— ACTION ITEM A —
According to the passage about Crowe, when did she leave for service in Serbia?
— ACTION ITEM B —
Write out the passage about Crowe from the words containing "Crowe joined the" through the words "late December 1915.".
— ACTION ITEM C —
Continue the passage about Crowe from where it stops.

— SUPPLIED TEXT —
((

Crowe joined the SWH, departing for service in Serbia in February 1915. She was based at the hospital camps in Mladenavac and Kragujevac, treating a typhus epidemic. She was one of forty Scottish women medics who accompanied the Serbian Army during their "Great Retreat" across Albania fleeing from the invading Austrians. During the retreat, SWH nurse Caroline Toughill had her skull fractured when the car in which she was travelling fell off a cliff near the town of Rača. Crowe and a Serbian Major treated her in a nearby Red Cross camp, before she died from her injuries two days later and was buried at Leposavić. When Crowe reached the coast in Albania she travelled through Italy and France by boat and train to get back to Scotland. She had returned home by late December 1915.

Crowe next travelled to nurse in the Russian Empire from 1916, nursing in Saint Petersburg, Kursk and Kazan, and was in Russia during the Russian Revolution in 1917. She took photographs to record her experiences, with an annotation of "Passport Photograph required under Bolshevik Rule" on one of her images. She also learned to speak the Russian language.

))

— DATA EXCERPTS —
((

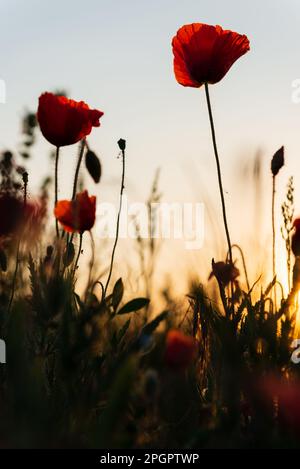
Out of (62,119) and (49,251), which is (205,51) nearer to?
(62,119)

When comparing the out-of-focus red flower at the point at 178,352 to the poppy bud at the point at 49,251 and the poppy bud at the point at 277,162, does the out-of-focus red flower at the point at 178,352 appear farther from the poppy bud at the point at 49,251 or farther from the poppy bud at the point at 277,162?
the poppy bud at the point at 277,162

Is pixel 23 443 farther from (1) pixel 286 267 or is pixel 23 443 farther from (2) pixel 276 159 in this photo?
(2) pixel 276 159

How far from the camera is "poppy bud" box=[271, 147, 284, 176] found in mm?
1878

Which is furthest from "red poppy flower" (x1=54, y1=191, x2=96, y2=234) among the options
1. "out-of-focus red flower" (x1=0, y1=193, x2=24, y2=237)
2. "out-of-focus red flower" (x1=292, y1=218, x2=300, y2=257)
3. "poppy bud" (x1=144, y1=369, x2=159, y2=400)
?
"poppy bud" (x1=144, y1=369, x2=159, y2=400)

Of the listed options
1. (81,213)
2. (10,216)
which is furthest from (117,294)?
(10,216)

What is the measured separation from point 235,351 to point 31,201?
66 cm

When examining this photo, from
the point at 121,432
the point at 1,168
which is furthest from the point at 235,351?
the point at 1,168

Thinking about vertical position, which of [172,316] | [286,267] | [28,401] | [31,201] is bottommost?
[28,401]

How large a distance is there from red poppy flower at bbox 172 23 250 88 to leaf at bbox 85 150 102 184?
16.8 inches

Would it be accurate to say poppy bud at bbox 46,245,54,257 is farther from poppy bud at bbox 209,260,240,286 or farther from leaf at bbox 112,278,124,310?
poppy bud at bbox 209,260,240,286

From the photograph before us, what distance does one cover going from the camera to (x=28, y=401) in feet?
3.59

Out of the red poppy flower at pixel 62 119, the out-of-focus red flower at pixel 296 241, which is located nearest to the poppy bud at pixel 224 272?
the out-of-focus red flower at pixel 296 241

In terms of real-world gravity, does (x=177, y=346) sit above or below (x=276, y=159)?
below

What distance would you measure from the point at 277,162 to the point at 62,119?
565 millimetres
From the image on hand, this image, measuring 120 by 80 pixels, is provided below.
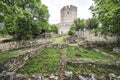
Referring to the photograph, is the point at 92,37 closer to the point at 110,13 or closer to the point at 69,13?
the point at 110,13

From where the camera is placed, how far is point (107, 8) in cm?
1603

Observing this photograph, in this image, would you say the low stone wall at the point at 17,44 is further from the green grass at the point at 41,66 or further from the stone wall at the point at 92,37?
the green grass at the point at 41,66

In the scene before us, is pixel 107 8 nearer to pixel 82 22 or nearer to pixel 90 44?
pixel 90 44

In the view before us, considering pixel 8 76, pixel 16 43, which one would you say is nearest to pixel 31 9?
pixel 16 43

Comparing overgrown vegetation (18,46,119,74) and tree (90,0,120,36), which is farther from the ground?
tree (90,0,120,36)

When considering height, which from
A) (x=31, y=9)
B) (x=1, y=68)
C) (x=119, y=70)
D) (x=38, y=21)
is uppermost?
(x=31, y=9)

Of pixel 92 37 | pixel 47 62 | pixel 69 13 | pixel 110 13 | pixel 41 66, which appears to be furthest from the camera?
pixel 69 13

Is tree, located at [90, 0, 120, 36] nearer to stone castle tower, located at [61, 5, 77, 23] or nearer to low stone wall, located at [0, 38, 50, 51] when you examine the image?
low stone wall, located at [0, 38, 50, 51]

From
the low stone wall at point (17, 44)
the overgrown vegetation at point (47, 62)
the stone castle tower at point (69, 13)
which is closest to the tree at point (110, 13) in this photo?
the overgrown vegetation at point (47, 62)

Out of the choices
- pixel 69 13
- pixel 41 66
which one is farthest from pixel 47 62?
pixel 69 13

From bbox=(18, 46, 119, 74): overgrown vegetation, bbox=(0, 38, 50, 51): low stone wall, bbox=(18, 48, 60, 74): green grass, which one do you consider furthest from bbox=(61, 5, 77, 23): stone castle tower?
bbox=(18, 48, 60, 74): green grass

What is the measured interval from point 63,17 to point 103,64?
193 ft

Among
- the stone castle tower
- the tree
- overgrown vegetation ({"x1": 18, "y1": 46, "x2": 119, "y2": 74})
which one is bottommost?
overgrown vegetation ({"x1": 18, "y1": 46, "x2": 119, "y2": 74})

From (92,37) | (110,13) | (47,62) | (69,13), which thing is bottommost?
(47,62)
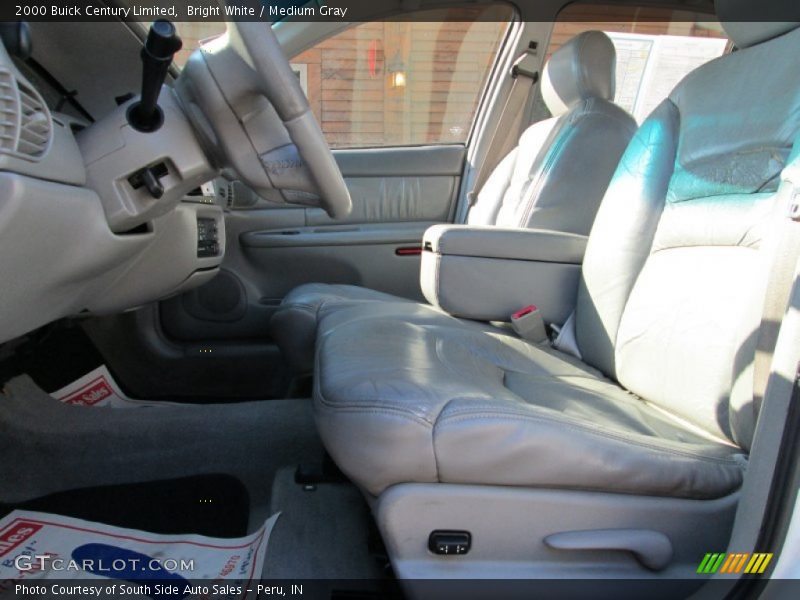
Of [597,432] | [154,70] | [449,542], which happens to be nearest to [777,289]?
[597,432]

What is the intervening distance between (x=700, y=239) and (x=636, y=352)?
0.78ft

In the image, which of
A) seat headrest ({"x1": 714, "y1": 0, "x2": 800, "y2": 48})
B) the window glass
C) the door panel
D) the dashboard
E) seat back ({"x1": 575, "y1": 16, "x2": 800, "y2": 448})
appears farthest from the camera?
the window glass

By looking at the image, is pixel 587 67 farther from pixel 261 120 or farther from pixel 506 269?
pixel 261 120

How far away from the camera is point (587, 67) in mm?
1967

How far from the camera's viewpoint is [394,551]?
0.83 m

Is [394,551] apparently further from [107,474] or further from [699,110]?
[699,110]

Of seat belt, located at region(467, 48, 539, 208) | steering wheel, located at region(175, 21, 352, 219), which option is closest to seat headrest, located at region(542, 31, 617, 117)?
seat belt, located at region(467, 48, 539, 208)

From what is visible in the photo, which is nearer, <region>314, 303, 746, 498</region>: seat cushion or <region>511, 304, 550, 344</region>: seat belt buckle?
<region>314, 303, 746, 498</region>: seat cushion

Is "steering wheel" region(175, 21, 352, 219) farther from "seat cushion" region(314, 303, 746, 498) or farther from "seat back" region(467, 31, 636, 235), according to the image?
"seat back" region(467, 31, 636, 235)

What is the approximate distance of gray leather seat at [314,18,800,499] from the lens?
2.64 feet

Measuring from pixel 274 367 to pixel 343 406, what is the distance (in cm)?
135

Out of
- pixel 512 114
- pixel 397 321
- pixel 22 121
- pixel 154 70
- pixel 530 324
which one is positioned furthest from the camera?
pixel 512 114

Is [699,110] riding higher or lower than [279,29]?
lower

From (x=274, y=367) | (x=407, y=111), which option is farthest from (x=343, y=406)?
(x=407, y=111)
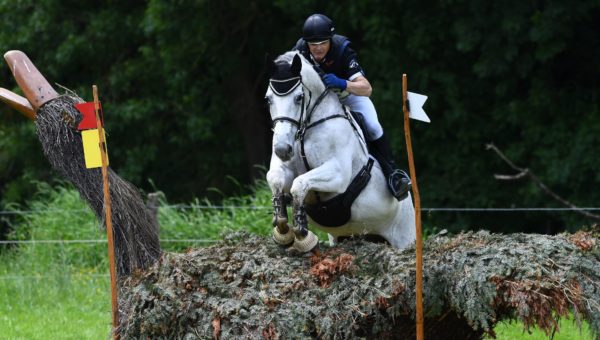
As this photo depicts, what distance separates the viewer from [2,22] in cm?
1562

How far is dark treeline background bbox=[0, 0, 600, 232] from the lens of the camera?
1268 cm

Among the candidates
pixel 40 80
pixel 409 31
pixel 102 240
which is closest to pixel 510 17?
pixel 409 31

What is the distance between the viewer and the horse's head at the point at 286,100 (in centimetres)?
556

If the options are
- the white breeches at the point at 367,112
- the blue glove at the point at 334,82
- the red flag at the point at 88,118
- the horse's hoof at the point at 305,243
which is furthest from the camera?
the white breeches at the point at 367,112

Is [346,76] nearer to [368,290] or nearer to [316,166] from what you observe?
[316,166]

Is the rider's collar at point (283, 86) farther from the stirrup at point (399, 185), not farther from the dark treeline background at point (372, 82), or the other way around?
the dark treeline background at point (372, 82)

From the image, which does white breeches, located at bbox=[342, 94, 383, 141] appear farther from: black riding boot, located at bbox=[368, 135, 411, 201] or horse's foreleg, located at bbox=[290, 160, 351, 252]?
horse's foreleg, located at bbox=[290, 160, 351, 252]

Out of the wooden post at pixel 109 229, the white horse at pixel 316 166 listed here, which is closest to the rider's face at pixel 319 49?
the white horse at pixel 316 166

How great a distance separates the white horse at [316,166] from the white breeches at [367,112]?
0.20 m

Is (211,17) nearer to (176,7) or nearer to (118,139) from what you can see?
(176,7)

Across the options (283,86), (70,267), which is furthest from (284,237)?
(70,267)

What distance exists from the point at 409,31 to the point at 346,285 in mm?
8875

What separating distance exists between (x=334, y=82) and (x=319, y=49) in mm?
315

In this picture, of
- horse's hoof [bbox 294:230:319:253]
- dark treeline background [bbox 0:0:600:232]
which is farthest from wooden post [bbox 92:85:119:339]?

))

— RESPONSE BOX A —
She departed in February 1915.

— RESPONSE BOX B —
Crowe joined the SWH, departing for service in Serbia in February 1915. She was based at the hospital camps in Mladenavac and Kragujevac, treating a typhus epidemic. She was one of forty Scottish women medics who accompanied the Serbian Army during their "Great Retreat" across Albania fleeing from the invading Austrians. During the retreat, SWH nurse Caroline Toughill had her skull fractured when the car in which she was travelling fell off a cliff near the town of Rača. Crowe and a Serbian Major treated her in a nearby Red Cross camp, before she died from her injuries two days later and was buried at Leposavić. When Crowe reached the coast in Albania she travelled through Italy and France by boat and train to get back to Scotland. She had returned home by late December 1915.

— RESPONSE BOX C —
After the war, she returned to work at the Nobel Enterprises Explosives Factory until her retirement in 1943., when her employers presented her with what the Falkirk Herald described as a "handsome gift. The same article also described in detail her experience in Serbia and Russia, where she supported the British Armoured Car Unit as their only Sister. Crowe also joined a newly formed Russian nurses' organisation, and in Great Britain was a founder member of the Royal College of Nursing.

Crowe died in 1973.

== Legacy ==
Crowe was featured in WW100 Scotland and was commemorated at a "ceremony saluting the pioneering Scots nurses of World War I" during 2017.